__PROMPT__: Reproduce exactly, and only, the lines below from the one containing "Japanese tourists charmed" through the one containing "Photo of the".

── DATA FOR PROCESSING

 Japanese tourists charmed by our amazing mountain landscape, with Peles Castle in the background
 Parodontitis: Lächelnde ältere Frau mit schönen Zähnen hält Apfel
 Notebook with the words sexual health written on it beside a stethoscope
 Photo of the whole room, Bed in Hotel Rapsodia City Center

────
── DATA FOR PROCESSING

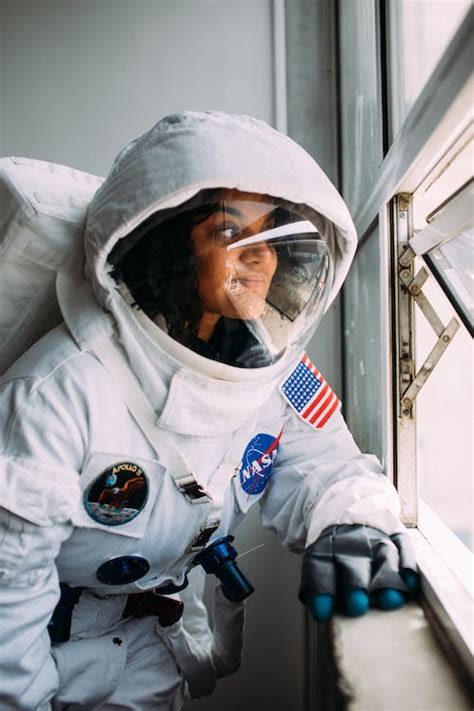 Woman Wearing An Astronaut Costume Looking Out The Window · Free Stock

────

__ANSWER AREA__:
 Japanese tourists charmed by our amazing mountain landscape, with Peles Castle in the background
 Parodontitis: Lächelnde ältere Frau mit schönen Zähnen hält Apfel
 Notebook with the words sexual health written on it beside a stethoscope
 Photo of the whole room, Bed in Hotel Rapsodia City Center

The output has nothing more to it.